Plans for a new police station complex costing $48 million have moved ahead despite worries that the project may reduce funding for Glendale's much-touted capital improvement program.
The City Council gave the green light Tuesday night for City Manager David Ramsay to hire architects to design the three-building, 168,000-square-foot complex, which will be three times the size of the existing station at Wilson Avenue and Isabel Street. The 35-year-old building, overcrowded and riddled with structural and technical problems, would be replaced by a state-of-the-art facility, according to the police.
Council members also unanimously expressed support for a plan to pay directly for the new building, which is scheduled to be completed by the end of the decade, rather than seek a voter-approved bond issue or other form of debt. The council has already set aside $21 million for the station, but other capital improvement projects over the next five years may be postponed to ensure that the station is completed, officials said.

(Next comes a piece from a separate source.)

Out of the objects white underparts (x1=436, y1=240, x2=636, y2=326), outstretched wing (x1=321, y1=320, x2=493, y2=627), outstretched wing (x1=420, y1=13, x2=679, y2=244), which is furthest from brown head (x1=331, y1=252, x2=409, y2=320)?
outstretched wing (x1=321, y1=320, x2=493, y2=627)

"What we are saying here in terms of capital improvements is that for the next five years, this is our No. 1 project," said Ramsay, who advised the council not to take on debt to build the station. "It is not exclusive, but it should be our top priority."
Several residents expressed support for building a new station but urged the city not to deplete the capital improvement budget, which pays for street maintenance, sidewalk upgrades and other projects to maintain and upgrade public facilities. Former council candidate John Beach drew support from several citizens when he suggested levying a 1-cent-per-kilowatt-hour charge on electricity bills during the next five years, saying it could raise about $9 million a year. Ultimately, that idea was rejected by the council.
Several designs have been proposed for the project, but the most popular includes a new operations building on Isabel Street, just north of City Hall, plus a combined jail and 400-space parking structure across the street on a parcel that the city is negotiating to purchase. In addition, the current police station would be refurbished and converted to a combined community recreation center and police records storage facility.
Police Chief James Anthony said the old building was designed for a force half the size of the department's 350 members. In addition, the Glendale jail no longer meets state standards for detention facilities, he said.
One point of contention is the proposed parking structure, which would include a security area for officers' personal vehicles. Council members said they are willing to reconsider that element of the plan to bring costs down. Former council member Ginger Bremberg called it "the very last thing" that should be funded.
"I don't know how many police officers have been accosted while walking to their cars, but I know an awful lot of ordinary folks have," she said.